# Given instruction
Rewrite the part of the Meech Lake Matachewan Prospect text that opens with the words containing "In connection with" and closes with "maximum of $5,000.", swapping "settlement fee" for "closing fee".

The transaction is subject to the following conditions: a) the Company obtaining approval of the transaction by its minority shareholders, its board of directors and amongst others by the regulatory authorities, b) 2973090 providing the Company with a title opinion satisfactory to the Company, and c) a Technical Report with respect to the property prepared in accordance with the requirements of NI 43-101 that recommends a work program of at least $200,000 and indicates that at least $100,000 of expenditures have been incurred on the property.

Private Placement

Concurrent with the acquisition of the Meech Lake Matachewan Prospect, the Company intends to complete a non brokered private placement. The private placement will consist in the issuance of: (i) A minimum 3,500,000 non flow- through units at $0.10 per non flow-through unit and 2,083,333 flow-through units at $0.12 per flow-through unit; and (ii) A maximum 5,250,000 non flow-through units at $0.10 per non flow-through unit and 3,679,998 flow-through units at $0.12 per flow-through unit. Each non flow-through unit will include one common share and one warrant at an exercise price of $0.12 per share for 18 months from date of issuance. Each flow-through unit will include one common share and one-half of one warrant, each whole warrant to purchase one share at an exercise price of $0.15 for 18 months from date of issuance.

In connection with the non-brokered private placement, the Company will pay finder’s fees on arms’ length investment, in cash equal to 8% of the gross proceed plus non-transferable finder warrants equal to 8% of the aggregate number of the units. Each finder warrant will entitle the holder to purchase one common share at an exercise price of $0.12 for 18 months from the date of issuance. The Company will also pay one finder a settlement fee in cash of a maximum of $5,000.

4 – PROFORMA ADJUSTMENTS

The unaudited proforma financial statements include the following adjustments to reflect the proposed transaction: the cost of acquiring the legal rights to the Meech Lake Matachewan Prospect being presented as exploration and evaluation asset and the issue of common shares and warrants to finance future exploration programs on the property being presented in the equity section.

4a – Cash consideration

Cleghorn shall pay, on closing, to 2973090 the sum of $5,000, representing staking fees.

4b – Share consideration

On the closing date, Cleghorn shall issue 7,888,928 common shares of its capital at the deemed price of $0.05 per share (a total value of $394,446) to acquire the legal rights to the Meech Lake Matachewan Prospect from 2973090, The owner of the property, 2973090, has indicated a list of business associates and relatives to which it desires the Company to issue the 7,888,928 common shares. The Company is acquiring an exploration and evaluation asset that meets all the requirements to be capitalized and presented as such in its financial statements.

The shares issued as part of the acquisition are valued at $0.05 based on the closing price of the Company’s common shares on the Exchange on October 9, 2012, the last day the common shares traded prior to the trading halt on October 11, 2012.

# Entries shown

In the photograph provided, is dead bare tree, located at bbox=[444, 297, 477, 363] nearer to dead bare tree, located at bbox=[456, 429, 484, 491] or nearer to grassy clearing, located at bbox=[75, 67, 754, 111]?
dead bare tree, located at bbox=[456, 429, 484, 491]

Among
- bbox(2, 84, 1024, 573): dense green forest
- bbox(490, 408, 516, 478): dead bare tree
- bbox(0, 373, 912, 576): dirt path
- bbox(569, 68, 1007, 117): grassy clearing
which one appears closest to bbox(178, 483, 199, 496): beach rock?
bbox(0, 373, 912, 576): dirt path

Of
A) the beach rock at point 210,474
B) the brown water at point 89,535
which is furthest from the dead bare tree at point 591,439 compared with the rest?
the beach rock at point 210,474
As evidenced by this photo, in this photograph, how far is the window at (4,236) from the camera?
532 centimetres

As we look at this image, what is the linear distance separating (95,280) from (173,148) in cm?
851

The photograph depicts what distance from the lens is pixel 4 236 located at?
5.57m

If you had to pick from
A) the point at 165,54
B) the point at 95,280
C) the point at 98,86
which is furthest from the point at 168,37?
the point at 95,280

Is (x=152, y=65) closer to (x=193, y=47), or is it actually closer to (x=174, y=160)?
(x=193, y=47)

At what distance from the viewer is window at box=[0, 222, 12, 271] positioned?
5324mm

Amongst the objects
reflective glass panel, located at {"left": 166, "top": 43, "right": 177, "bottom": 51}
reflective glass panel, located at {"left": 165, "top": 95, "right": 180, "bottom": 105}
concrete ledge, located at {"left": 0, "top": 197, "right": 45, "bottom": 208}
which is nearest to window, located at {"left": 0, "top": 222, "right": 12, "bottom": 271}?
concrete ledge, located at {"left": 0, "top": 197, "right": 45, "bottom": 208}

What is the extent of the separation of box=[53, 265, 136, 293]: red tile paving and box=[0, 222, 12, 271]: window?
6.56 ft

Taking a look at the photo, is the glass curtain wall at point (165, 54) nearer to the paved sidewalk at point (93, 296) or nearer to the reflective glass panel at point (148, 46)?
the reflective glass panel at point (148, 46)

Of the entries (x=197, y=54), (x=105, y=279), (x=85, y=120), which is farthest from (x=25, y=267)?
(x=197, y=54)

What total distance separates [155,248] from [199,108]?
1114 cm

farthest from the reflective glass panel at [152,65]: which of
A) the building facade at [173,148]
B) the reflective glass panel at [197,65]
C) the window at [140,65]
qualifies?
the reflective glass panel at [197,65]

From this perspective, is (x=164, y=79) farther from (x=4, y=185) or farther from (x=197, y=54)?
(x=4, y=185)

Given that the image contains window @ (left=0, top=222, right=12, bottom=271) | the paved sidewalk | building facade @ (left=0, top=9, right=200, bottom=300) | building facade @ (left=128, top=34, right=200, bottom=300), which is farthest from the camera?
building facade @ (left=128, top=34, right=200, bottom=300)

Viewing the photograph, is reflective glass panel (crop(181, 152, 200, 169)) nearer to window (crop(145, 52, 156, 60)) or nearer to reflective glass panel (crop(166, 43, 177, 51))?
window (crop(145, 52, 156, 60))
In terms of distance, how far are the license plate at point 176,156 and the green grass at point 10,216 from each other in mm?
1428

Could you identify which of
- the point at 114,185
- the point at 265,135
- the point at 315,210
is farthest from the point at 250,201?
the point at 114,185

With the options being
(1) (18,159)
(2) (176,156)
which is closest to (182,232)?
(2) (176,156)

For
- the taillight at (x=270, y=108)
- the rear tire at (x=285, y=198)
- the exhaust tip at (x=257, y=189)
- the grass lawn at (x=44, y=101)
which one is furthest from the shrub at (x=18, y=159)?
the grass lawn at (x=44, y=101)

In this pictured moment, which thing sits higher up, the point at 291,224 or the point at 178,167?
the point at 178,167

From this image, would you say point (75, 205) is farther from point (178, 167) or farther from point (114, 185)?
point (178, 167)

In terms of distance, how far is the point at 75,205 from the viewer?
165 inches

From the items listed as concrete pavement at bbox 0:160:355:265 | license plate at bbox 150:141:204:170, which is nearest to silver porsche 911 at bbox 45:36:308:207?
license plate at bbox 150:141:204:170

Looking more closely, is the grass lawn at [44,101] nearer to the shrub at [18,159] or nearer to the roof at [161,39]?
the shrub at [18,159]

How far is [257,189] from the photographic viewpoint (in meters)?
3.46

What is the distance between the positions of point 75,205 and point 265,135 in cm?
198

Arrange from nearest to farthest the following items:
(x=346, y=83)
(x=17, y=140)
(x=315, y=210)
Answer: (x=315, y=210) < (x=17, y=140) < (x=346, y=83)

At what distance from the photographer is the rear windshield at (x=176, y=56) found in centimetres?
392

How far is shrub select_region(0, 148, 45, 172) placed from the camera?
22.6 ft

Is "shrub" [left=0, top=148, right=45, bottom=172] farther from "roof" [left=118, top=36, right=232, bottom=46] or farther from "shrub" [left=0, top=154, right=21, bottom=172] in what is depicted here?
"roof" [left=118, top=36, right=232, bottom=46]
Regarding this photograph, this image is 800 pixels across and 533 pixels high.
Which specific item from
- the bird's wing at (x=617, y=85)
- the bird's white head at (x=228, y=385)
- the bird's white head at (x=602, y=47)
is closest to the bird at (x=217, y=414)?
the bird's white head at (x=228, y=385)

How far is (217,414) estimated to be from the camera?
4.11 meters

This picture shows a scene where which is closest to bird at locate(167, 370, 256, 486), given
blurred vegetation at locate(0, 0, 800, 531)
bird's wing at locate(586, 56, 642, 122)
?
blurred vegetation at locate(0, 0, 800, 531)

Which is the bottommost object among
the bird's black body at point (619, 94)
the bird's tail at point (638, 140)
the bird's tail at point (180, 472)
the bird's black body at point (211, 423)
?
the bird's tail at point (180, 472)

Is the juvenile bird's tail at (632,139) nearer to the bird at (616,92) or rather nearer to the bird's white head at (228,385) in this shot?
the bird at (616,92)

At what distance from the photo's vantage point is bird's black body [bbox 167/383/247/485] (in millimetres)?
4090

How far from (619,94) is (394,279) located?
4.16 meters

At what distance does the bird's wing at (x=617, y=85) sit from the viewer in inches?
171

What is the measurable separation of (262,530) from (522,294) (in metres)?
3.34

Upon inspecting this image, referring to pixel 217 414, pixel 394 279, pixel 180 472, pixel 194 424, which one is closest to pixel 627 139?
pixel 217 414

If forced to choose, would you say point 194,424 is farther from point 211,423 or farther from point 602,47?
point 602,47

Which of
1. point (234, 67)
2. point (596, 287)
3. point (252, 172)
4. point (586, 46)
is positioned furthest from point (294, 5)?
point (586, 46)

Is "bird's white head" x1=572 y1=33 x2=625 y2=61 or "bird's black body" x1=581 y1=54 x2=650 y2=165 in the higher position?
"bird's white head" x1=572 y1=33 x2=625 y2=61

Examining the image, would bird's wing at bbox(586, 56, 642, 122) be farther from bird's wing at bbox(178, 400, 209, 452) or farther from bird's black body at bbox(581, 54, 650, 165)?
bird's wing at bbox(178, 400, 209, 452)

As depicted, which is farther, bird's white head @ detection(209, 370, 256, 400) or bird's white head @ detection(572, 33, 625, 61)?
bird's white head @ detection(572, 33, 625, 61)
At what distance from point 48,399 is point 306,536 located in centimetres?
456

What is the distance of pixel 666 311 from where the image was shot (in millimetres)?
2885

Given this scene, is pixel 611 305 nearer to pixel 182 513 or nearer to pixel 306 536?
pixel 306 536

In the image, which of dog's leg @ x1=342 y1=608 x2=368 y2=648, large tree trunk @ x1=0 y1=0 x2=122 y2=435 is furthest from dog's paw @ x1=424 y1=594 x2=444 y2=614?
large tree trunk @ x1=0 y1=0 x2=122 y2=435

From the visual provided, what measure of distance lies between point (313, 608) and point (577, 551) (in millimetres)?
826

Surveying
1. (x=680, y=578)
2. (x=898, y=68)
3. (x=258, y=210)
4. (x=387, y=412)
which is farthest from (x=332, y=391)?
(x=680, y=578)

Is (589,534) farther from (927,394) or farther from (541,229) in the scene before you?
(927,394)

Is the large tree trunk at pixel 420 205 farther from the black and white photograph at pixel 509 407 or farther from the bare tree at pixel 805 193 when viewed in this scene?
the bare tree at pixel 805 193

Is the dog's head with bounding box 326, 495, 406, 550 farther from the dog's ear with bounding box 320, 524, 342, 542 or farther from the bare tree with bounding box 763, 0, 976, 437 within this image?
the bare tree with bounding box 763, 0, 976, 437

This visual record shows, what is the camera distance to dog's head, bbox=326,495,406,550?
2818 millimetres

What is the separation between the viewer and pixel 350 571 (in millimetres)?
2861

# Result of this task
In connection with the non-brokered private placement, the Company will pay finder’s fees on arms’ length investment, in cash equal to 8% of the gross proceed plus non-transferable finder warrants equal to 8% of the aggregate number of the units. Each finder warrant will entitle the holder to purchase one common share at an exercise price of $0.12 for 18 months from the date of issuance. The Company will also pay one finder a closing fee in cash of a maximum of $5,000.